Yen and yuan in focus as traders weigh Trump comments

The week kicked off with a focus on Asian currencies, as Japan’s yen jumped on Bank of Japan policy chatter and China said its yuan was only weakening due to market forces.

The U.S. dollar meanwhile was muted, combating a hangover from President Donald Trump’s comments late last week, in which he voiced his displeasure with Federal Reserve rate increases and called China and the European Union currency and interest rate manipulators, pushing the dollar lower.

The ICE U.S. Dollar Index DXY, +0.08% was marginally lower at 94.429, while the broader WSJ Dollar Index BUXX, -0.03% was 0.1% lower at 88.19. Over the weekend, U.S. Treasury Secretary Steven Mnuchin said Trump supported the Fed’s independence.

See: Trump rips Fed rate hikes, but investors expect Powell to stay the course

On Monday, Trump took aim at Iran, which also weighed on the buck. Trump tweeted an all-caps warning to Tehran.

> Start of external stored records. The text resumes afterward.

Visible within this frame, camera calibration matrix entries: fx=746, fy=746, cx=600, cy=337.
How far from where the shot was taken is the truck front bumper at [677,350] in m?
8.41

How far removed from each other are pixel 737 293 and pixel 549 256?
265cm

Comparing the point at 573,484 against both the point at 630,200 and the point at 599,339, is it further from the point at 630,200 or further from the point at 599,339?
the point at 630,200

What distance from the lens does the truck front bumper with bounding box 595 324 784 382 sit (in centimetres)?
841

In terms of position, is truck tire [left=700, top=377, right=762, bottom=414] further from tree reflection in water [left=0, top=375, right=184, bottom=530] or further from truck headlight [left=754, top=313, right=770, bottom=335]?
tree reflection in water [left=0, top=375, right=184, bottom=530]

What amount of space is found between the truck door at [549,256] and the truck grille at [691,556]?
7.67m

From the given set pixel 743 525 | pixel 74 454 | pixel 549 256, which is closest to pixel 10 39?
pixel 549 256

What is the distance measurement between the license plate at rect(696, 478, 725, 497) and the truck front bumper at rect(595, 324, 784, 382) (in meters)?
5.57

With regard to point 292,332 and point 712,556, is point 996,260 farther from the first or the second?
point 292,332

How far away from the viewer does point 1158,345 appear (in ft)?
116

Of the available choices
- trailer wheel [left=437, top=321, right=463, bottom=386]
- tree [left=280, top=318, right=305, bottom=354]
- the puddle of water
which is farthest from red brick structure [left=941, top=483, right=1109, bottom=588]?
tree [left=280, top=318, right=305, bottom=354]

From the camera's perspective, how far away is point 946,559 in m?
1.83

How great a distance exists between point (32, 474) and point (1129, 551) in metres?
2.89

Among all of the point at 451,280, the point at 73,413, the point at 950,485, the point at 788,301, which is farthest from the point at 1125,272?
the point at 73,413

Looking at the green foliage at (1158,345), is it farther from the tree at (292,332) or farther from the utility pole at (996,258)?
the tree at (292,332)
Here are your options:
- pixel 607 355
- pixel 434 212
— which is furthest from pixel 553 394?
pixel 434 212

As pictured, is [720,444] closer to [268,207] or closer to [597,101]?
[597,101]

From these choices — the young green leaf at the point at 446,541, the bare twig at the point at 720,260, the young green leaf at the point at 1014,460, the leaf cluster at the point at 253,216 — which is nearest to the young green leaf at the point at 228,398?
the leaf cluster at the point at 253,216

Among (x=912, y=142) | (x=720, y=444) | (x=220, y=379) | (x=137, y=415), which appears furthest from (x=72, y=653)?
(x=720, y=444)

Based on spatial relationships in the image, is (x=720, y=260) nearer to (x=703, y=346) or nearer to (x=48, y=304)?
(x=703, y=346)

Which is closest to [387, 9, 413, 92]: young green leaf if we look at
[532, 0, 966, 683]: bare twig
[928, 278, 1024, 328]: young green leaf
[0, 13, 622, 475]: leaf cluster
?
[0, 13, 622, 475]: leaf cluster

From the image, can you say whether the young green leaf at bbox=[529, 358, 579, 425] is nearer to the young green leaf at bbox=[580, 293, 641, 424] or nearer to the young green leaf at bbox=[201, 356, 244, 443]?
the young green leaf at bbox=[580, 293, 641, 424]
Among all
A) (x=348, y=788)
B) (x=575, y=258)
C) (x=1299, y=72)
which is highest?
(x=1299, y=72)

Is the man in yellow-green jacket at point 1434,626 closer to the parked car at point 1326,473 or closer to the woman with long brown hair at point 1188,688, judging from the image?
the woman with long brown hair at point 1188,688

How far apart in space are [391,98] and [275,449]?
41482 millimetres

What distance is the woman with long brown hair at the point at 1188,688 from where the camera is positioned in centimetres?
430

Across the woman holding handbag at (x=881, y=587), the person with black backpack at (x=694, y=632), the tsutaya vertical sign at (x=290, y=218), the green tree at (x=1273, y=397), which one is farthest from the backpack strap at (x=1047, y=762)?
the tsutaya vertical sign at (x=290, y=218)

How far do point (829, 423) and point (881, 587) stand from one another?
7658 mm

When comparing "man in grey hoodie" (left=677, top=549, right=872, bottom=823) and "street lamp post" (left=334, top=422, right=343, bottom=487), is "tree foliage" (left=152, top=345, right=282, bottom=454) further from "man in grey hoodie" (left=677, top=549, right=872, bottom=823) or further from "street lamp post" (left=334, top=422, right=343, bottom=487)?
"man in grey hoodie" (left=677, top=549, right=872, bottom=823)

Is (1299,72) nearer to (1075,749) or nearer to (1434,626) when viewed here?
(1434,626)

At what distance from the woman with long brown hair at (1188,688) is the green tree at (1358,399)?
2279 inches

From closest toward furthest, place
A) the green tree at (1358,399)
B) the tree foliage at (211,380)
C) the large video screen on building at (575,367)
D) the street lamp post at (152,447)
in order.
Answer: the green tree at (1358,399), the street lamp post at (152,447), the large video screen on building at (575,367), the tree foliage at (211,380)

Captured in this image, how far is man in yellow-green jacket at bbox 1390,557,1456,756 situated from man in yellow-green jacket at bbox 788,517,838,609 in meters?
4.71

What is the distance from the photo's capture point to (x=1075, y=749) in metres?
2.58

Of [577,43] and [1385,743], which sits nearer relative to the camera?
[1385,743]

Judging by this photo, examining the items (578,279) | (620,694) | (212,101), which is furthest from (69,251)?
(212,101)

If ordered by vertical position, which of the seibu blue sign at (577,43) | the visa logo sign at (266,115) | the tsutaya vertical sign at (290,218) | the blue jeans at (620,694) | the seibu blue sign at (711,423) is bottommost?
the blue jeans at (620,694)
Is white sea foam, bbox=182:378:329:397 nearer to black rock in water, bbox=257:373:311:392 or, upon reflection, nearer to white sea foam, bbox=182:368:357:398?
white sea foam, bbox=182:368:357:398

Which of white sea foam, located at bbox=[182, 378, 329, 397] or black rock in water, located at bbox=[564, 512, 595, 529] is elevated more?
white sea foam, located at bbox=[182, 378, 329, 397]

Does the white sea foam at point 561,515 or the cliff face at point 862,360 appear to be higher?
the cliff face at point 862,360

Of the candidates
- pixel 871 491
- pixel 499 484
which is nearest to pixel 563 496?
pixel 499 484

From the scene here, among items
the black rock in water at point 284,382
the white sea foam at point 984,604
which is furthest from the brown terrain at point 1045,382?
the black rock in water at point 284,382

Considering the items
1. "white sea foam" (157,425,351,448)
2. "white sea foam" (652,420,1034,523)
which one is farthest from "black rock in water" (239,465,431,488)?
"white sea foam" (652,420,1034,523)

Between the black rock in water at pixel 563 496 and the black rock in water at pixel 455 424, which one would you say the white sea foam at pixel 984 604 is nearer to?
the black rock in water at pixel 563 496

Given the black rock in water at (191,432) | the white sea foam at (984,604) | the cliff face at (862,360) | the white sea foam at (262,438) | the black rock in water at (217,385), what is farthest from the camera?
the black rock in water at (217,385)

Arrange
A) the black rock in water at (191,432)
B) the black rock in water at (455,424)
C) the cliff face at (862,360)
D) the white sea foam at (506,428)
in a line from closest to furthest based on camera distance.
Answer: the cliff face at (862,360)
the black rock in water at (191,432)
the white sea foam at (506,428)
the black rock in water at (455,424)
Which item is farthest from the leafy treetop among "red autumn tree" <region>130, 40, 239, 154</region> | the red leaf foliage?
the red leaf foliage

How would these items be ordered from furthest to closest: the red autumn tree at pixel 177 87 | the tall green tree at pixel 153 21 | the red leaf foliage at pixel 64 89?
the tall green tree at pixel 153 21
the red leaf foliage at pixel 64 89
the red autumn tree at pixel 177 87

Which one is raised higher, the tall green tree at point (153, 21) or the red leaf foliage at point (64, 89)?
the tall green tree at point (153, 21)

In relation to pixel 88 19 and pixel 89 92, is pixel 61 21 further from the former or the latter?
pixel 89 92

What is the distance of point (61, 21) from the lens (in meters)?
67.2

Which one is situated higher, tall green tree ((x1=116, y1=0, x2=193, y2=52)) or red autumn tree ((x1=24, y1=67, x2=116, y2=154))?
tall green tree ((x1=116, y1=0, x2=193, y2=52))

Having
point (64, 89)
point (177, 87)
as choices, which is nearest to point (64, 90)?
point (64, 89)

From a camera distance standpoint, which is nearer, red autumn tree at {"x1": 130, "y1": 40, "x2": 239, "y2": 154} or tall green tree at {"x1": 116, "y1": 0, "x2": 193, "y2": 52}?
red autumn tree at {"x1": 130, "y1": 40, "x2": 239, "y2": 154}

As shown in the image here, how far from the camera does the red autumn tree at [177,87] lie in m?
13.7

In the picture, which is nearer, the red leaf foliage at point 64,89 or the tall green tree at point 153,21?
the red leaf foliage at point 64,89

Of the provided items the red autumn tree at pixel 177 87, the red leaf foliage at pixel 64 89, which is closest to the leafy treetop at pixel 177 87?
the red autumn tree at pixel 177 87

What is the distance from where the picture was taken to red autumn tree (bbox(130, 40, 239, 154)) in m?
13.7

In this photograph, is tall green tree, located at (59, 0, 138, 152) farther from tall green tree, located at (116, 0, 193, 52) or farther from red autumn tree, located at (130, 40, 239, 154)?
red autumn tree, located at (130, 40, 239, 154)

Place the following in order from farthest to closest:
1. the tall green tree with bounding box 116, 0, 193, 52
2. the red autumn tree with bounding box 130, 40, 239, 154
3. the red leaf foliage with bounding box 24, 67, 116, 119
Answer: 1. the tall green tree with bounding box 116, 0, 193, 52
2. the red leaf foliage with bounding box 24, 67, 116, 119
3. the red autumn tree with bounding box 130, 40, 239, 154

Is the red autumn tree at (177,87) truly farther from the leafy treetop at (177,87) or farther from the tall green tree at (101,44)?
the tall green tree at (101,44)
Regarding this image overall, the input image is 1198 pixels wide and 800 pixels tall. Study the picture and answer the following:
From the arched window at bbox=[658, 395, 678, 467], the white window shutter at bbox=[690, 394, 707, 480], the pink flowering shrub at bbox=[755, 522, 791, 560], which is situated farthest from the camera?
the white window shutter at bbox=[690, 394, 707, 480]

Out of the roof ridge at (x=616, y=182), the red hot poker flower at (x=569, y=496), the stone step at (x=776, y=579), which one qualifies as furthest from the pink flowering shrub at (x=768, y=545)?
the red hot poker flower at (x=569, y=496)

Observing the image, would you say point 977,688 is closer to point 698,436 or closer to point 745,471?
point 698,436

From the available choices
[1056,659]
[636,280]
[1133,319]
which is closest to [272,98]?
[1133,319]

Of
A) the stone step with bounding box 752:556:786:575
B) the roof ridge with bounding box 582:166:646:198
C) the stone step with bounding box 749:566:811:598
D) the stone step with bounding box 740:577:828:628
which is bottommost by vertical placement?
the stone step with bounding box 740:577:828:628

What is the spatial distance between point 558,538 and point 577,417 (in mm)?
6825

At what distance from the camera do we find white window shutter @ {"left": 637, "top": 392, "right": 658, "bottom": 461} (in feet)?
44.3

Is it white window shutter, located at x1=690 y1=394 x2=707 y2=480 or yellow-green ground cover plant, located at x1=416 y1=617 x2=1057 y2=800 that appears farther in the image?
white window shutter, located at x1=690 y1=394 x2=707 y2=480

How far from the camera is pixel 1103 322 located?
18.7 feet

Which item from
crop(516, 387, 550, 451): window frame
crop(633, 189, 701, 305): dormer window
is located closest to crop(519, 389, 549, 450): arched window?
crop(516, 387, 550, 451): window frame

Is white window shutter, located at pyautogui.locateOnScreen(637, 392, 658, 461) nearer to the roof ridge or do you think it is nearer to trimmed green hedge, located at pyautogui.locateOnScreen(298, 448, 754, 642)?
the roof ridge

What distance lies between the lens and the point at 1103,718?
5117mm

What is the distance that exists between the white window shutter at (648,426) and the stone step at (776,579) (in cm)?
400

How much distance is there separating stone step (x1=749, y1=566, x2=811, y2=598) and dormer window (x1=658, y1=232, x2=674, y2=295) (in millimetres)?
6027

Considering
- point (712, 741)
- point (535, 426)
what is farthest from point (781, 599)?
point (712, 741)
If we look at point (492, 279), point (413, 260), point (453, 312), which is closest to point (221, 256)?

“The anti-dollar flows were fanned by yet another Trump Twitter tantrum this time pertaining to Iran as the president went on an all caps tirade warning Iran not to threaten the U.S.,” wrote Boris Schlossberg, managing director of FX strategy at BK Asset Management. “After a small flurry of activity, prices essentially settled down to their current levels with little economic or political action to drive trade.”

Japan’s yen USDJPY, -0.19% is among the best performing G-10 currencies, with the dollar falling to ¥111.09, down from ¥111.44 late Friday in New York.

Check out: Japan’s yen has become the clearest ‘expression of the effect of a trade war’

The move came on the coattails of a Bank of Japan policy tweak which has led Japanese government bonds to sell off and yields to shoot higher in their biggest one-day move in two years. The central bank was considering ways to make its quantitative easing program more sustainable in the eye of stubbornly low inflation, according to a Reuters report.

Elsewhere, China’s yuan remains closely in focus, weakening some 0.3% against the U.S. Dollar on Monday. Earlier, Chinese authorities said its currency’s value was driven by market forces and not due to intentional devaluation. One dollar last fetched 6.7893 yuan in Beijing USDCNY, +0.2171% and 6.7978 in its offshore market USDCNH, +0.4204% which trades more freely.

In the year so far, the yuan has dropped 4.4% against the dollar, both onshore and offshore, according to FactSet data.

After months of sharp rhetoric, on-again off-again trade talks and import tariffs between the U.S. and China, market participants began to question whether the yuan’s slide versus the dollar was intentional. A weaker currency makes country’s products more competitive on the global market. Mnuchin said the Chinese currency was going to be reviewed in the Treasury’s semiannual currency manipulation report.